In your point. Disappointed with 1 and 2. 3 was pretty awesome aside from the NOOOOOOOOOOO!.

But if there was a movie that disappointed me... hmm. recently I would say Superman Returns.


----------



## Uncle Lunchwagon (Mar 6, 2007)

ghost rider, and art school confidential


----------



## Violent-nin (Mar 6, 2007)

I'd probably have to say Superman Returns or at least thats the most recent, I wouldn't say it was horrible at all but I just expected much more.


----------



## Vasp (Mar 6, 2007)

I wasn't super hyped to see Man of the Year (Robin Williams basically playing a "Jon Stewart" character running for Pres), but I was still interested in it. Saw it in theatres, and instantly felt super let down. I wasn't expecting it to be great or anything, but it ended up being so... so disappointing. Robin Williams really needs to get his career on track again, movies like that, and RV aren't doing him any good.


----------



## Lemonade (Mar 6, 2007)

This had happened to me before..

Superman Returns, Catwoman and some other movies that must have been so horribble that I have forgotten them by now...


----------



## Seto Kaiba (Mar 6, 2007)

Street Fighter, MK:A, Star Wars Ep. II, Superman Returns, Catwoman, and Resident Evil.


----------



## Alia_Atreides (Mar 6, 2007)

I habe been disappointed far too often... Ghost Rider was my last disappointment. Dear God, that movie sucked! 
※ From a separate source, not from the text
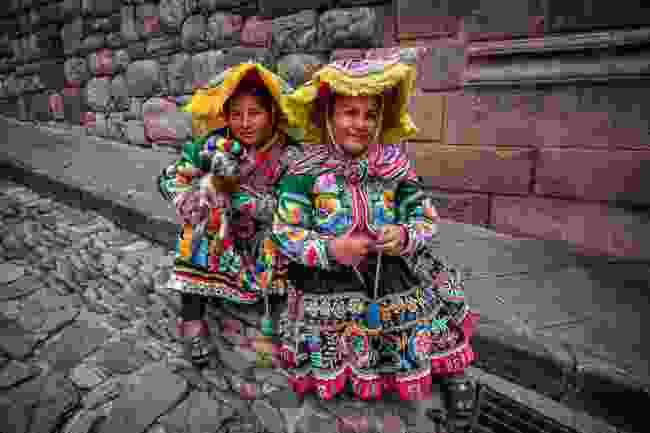 Local women in Ollantaytambo, Peru (Shutterstock)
And I would put Matrix: Reloaded and Star Wars: Revenge of the Sith, as the top two disappointments I recently had about movies. Reloaded because I actually expected a good movie, not that crap, and Revenge of the Sith because I was actually dumb enough to believe that George Lucas wasnt completly clueless and hopeless.


----------



## Gray Wolf (Mar 6, 2007)

The Blair Witch Project it got all the hype and looked interesting then it turned out to be utter crap.


----------



## martryn (Mar 6, 2007)

The Matrix movies definitely.  Woman of the Water or water that M. Night Shaymalan movie was.  That sucked ass.  

Probably my biggest disappointment was Lord of the Rings: The Two Towers.  So many things just got raped in that movie that it was the first time I left the theater feeling sad and let down.  I mean, I really thought it would be a kickass movie.


----------



## kingbayo (Mar 7, 2007)

yehp..Doom........ the rock was evil 

first person shit was cool though..


----------



## Altron (Mar 7, 2007)

Primevil about a fucking crocodile


----------



## kingbayo (Mar 7, 2007)

Katon001 said:


> Primevil about a fucking crocodile



 ....Lake Placid 2: Africa...

ahhh, funny.....


----------



## Omolara (Mar 7, 2007)

Harry Potter and the Goblet of Fire was really really bad fanfiction on film. I seriously wanted a refund. At least movie 3 made up for lack of canon by being well directed and at least somewhat well timed. The fourth one was even worse. Steven Kloves decided that he would completely rewrite the characters and butcher Ron even more so than in the past. I swear he got off on the Hermione scenes.


----------



## Instant Karma (Mar 7, 2007)

A few off the top of my head:

-Superman Returns - everything else but the effects sucked.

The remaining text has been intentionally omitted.